Dass diese drei, wobei ich den Dritten noch nicht zu Gesicht bekommen habe, auch in den Süden wollen, scheint doch ein Wink des Schicksals, den ich nutzen muss. So leise es geht stehe ich auf, stemme mich mit einem Fuß ab und halte das Gleichgewicht an dem Baumstamm. Leise knistert die Plastikfolie, als ich unbeholfen auf dem einen Fuß hüpfe, mich dabei an den abgestorbenen Baumstämmen festhalte und diesem Tomis nähere. Er zuckt bereits zusammen, als ich noch einige Meter entfernt bin, dreht sich um und in dem bereits heller werdenden Dämmerlicht erkenne ich die Überraschung.

„Kann ich kurz mit dir reden?", frage ich einfach direkt, als wollte ich eine Audienz in seinem Büro. Er nickt, was mich erleichtert aufseufzen lässt und ich hüpfe ungeschickt weiter, zucke vor seiner Hand zurück, welche er mir sogar helfend hin hebt und er sie augenblicklich wieder sinken lässt, als er meine Reaktion bemerkt.
Es tut mir ja Leid, er scheint wirklich ein netter Kerl zu sein, aber ich lasse mich in dieser Zeit nur ungern von Männer berühren, das endet nicht gut. Das Misstrauen sitzt zu tief.

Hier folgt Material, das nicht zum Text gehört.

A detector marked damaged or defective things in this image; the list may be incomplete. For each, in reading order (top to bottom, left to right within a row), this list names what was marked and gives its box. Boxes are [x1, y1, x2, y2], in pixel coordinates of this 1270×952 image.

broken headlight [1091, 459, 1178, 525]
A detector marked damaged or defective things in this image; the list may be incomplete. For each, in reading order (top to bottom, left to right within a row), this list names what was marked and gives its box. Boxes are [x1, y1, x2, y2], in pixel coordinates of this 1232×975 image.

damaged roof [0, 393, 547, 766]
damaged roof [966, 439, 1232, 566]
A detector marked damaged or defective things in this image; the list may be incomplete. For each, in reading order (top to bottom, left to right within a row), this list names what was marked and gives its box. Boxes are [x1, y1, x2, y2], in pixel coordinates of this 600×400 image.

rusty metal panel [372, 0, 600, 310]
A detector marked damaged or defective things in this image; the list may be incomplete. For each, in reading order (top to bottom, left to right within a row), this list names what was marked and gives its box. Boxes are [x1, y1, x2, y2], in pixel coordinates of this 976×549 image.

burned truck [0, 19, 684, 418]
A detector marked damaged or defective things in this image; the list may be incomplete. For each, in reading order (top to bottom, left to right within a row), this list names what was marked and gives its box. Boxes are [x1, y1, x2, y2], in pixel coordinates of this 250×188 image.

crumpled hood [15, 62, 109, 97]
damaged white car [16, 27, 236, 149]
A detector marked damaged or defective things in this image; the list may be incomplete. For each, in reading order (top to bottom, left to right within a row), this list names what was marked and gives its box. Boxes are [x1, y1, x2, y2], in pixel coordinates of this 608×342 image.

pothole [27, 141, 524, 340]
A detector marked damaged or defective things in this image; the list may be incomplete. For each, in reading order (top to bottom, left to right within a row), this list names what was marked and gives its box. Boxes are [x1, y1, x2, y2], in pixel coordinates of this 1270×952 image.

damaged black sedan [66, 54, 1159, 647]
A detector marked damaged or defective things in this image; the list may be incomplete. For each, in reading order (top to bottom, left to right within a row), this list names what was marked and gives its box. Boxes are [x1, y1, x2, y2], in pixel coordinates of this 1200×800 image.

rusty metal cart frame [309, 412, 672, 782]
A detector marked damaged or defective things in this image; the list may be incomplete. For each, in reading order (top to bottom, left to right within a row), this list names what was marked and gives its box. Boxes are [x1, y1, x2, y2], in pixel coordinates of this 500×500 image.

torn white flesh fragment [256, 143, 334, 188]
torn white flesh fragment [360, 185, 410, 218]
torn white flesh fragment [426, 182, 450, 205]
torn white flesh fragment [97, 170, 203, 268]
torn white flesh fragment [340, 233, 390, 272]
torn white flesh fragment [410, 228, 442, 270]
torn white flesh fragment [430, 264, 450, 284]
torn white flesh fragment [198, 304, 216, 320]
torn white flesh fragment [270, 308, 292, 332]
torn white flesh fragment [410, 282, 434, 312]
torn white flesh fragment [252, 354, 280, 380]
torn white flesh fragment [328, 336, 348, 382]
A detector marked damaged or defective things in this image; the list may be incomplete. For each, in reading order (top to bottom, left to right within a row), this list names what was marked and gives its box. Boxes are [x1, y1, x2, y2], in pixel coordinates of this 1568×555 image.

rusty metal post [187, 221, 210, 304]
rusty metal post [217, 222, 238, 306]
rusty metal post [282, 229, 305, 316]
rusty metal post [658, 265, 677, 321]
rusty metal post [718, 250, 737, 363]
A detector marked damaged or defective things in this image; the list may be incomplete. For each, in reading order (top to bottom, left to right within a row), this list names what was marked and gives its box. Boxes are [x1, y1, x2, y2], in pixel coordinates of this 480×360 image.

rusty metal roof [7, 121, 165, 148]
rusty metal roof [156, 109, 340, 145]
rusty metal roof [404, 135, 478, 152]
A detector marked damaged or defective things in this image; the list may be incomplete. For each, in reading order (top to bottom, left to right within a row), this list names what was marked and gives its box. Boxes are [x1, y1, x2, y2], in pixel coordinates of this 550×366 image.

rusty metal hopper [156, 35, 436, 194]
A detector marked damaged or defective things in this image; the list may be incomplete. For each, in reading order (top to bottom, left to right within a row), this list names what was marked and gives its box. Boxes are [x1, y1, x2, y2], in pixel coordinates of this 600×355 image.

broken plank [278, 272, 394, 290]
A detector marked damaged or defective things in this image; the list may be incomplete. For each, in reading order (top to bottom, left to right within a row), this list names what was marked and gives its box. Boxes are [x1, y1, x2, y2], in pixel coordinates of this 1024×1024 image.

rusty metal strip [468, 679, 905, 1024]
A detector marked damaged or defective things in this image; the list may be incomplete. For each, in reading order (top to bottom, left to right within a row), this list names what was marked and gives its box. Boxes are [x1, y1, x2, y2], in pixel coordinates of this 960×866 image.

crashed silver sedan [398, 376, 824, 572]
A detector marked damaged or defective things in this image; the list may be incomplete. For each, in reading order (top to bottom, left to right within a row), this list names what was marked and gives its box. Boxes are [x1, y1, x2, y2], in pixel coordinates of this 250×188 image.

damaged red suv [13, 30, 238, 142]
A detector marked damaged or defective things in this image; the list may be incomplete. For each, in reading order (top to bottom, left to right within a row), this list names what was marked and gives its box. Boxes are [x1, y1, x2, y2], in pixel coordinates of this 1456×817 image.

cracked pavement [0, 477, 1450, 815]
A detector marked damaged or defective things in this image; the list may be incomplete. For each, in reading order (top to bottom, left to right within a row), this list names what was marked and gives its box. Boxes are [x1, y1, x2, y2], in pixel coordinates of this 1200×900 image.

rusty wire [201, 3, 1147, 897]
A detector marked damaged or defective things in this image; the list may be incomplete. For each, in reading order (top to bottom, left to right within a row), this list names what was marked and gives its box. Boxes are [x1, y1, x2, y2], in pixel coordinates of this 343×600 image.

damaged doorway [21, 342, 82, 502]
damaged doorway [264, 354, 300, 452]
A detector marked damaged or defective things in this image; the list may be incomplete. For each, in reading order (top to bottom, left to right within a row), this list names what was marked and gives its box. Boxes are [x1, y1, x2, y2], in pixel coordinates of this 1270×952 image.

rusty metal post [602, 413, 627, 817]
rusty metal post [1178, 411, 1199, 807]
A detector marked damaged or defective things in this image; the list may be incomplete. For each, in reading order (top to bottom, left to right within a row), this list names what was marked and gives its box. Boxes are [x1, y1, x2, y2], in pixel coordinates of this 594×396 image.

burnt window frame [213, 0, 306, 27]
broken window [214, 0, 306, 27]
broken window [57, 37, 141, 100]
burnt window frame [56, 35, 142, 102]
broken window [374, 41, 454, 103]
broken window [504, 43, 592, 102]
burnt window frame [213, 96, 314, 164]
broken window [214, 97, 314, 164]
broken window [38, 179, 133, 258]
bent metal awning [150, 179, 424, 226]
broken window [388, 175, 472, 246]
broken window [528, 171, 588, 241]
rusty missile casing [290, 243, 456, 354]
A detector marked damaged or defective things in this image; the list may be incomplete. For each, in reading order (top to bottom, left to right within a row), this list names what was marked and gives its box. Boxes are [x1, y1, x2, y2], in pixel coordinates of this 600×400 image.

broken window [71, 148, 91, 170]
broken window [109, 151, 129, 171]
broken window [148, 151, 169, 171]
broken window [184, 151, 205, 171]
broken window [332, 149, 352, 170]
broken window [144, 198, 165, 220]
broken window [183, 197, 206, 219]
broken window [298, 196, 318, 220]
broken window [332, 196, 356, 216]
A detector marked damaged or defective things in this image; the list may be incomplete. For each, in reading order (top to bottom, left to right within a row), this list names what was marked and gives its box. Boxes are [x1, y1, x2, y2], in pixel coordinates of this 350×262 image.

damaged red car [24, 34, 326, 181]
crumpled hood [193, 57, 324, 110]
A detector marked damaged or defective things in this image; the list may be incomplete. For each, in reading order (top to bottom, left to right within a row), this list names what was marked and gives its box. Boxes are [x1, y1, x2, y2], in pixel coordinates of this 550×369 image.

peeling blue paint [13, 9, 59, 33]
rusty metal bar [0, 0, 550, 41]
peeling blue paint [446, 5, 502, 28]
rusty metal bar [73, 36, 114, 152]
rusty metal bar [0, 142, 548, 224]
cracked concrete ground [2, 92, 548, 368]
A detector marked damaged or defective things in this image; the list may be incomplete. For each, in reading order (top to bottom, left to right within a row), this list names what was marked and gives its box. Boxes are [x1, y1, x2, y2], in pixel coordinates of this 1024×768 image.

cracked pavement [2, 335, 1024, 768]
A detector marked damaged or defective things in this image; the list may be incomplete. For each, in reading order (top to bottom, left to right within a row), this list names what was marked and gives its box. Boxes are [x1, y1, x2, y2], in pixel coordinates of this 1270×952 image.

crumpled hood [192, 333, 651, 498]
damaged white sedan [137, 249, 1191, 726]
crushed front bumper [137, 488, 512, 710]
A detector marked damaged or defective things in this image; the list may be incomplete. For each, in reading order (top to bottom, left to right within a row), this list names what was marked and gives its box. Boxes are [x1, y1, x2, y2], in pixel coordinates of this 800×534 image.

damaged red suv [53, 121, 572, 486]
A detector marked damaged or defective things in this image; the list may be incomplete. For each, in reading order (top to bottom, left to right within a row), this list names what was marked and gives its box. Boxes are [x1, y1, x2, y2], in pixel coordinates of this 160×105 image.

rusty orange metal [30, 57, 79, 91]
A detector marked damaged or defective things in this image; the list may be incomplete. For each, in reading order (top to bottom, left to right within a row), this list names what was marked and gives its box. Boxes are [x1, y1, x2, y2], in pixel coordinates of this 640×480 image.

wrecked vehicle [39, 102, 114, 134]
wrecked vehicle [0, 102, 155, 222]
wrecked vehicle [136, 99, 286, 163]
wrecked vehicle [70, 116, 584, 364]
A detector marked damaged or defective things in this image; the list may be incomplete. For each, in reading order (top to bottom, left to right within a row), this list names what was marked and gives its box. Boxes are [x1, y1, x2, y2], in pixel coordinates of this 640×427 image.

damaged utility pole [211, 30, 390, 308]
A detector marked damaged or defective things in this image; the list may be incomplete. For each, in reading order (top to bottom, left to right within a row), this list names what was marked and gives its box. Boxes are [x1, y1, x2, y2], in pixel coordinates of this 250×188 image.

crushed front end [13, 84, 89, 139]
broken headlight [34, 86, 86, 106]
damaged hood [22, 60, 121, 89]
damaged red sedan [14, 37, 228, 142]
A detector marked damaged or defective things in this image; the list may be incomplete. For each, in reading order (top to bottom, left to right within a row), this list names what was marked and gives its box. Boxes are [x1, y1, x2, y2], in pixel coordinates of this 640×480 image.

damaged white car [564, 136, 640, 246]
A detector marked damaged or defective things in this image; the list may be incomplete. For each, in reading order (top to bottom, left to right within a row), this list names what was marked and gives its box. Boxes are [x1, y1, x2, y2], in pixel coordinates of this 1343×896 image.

„Hast du dir den Fuß gebrochen?", fragt er gerade heraus und ich lehne mich gegen den Stamm, um mit den Schultern zu zucken.
„Ich weiß es nicht und deswegen...", beginne ich, werde aber von ihm einfach unterbrochen.
„Ich bin Tomis", wir sind gerade beim Weltuntergang live mit dabei und er hält sich noch an alte Floskeln, beinahe hätte ich aufgelacht, schüttle den Kopf und kann es nicht ganz fassen.
„Ich weiß", ist alles was ich dazu sage, räuspere mich, um einfach dieses leidige Thema zu überspringen und meine Bitte hervor zu bringen.

„Normalerweise stellt man sich dann auch vor", meinte er, wirkt dabei etwas trübsinnig und kratzt sich am Nacken. „Aber es ist schon lange nichts mehr normal", erklärt er es sich selbst, scheint deswegen bedrückt und sieht starr geradeaus, zwischen den toten Stämmen hindurch, zur verlassenen Straße.
„Könnt ihr den Kleinen mitnehmen?", platze ich heraus, wollte es ursprünglich etwas anders verpacken, aber ich glaube, dass er bereits bevor ich es gesagt habe, wusste, was ich will.
Er sieht weiter geradeaus und erwidert eine Weile gar nichts, atmet nur ein und aus, während es immer heller wird.

„Ob wir dein Kind mitnehmen können?", fragt er nun nach und ist natürlich nicht sonderlich begeistert. Wer will sich in solchen Zeiten auch um ein Kind kümmern?
„Ich weiß was du denkst und... es tut mir Leid. Ich wollte euch nicht bedrohen, also... doch, wollte ich. Ja, aber das wirst du wahrscheinlich verstehen. Es tut mir Leid, was mit euren Freunden passiert ist und eurem Kumpel.... Also...", rede ich drauf los und sehe ihn dabei flehend an. Dass sie anscheinend noch vor wenigen Tagen zu sechst waren, habe ich nur am Rande mitbekommen und will darauf nicht weiter herum reiten.